> [Problem statement]
Copy all of the material below word for word, leaving out the pictures.

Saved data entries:
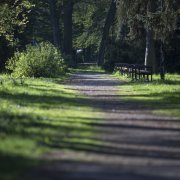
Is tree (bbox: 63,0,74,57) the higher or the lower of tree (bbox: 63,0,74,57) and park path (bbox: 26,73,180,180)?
the higher

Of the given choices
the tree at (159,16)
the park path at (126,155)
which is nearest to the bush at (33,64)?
the tree at (159,16)

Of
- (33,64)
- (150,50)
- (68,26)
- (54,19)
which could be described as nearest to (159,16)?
(150,50)

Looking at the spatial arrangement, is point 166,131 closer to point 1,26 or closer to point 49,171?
point 49,171

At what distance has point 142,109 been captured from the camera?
1948 centimetres

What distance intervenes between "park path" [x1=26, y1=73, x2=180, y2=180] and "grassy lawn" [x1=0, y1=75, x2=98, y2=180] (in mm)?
346

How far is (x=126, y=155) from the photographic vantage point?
11.0 metres

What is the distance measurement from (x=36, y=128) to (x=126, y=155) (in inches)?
134

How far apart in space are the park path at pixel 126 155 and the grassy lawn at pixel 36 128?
1.13ft

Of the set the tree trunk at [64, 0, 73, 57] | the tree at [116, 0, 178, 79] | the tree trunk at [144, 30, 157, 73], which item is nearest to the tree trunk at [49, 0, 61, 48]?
the tree trunk at [64, 0, 73, 57]

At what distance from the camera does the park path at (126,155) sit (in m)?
9.23

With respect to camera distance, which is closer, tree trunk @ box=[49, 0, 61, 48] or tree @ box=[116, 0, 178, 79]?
tree @ box=[116, 0, 178, 79]

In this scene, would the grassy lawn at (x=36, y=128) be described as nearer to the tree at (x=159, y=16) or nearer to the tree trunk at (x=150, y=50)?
the tree at (x=159, y=16)

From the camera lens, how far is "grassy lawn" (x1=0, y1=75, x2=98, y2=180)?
400 inches

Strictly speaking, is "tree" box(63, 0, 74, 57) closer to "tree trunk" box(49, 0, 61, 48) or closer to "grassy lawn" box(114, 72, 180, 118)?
"tree trunk" box(49, 0, 61, 48)
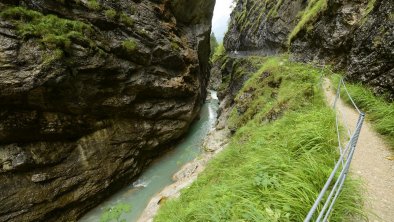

> [Final answer]
Is tree (bbox: 63,0,74,57) the higher or the lower of tree (bbox: 63,0,74,57) and park path (bbox: 26,73,180,180)?
the higher

Of the given choices
the tree at (159,16)
the park path at (126,155)
which is nearest to the bush at (33,64)?
the tree at (159,16)

Of
- (33,64)
- (150,50)
- (68,26)
- (54,19)
which could be described as nearest to (159,16)?
(150,50)

Looking at the spatial arrangement, is point 166,131 closer to point 1,26 or closer to point 49,171?
point 49,171

At what distance has point 142,109 been captured from the camera?
1948 centimetres

What distance intervenes between "park path" [x1=26, y1=73, x2=180, y2=180] and "grassy lawn" [x1=0, y1=75, x2=98, y2=180] (in mm)?
346

How far is (x=126, y=155) from the photographic vantage point?
11.0 metres

What is the distance measurement from (x=36, y=128) to (x=126, y=155) (in inches)?
134

How far apart in space are the park path at pixel 126 155 and the grassy lawn at pixel 36 128?
1.13ft

Of the set the tree trunk at [64, 0, 73, 57] | the tree at [116, 0, 178, 79] | the tree trunk at [144, 30, 157, 73], which item is nearest to the tree trunk at [49, 0, 61, 48]?
the tree trunk at [64, 0, 73, 57]

At what distance from the camera does the park path at (126,155) sit (in m)?
9.23

With respect to camera distance, which is closer, tree trunk @ box=[49, 0, 61, 48] or tree @ box=[116, 0, 178, 79]?
tree @ box=[116, 0, 178, 79]

In this scene, would the grassy lawn at (x=36, y=128) be described as nearer to the tree at (x=159, y=16) or nearer to the tree trunk at (x=150, y=50)?
the tree at (x=159, y=16)

From the camera lens, how far is "grassy lawn" (x1=0, y1=75, x2=98, y2=180)?
400 inches

Strictly speaking, is "tree" box(63, 0, 74, 57) closer to "tree trunk" box(49, 0, 61, 48) or closer to "grassy lawn" box(114, 72, 180, 118)?
"tree trunk" box(49, 0, 61, 48)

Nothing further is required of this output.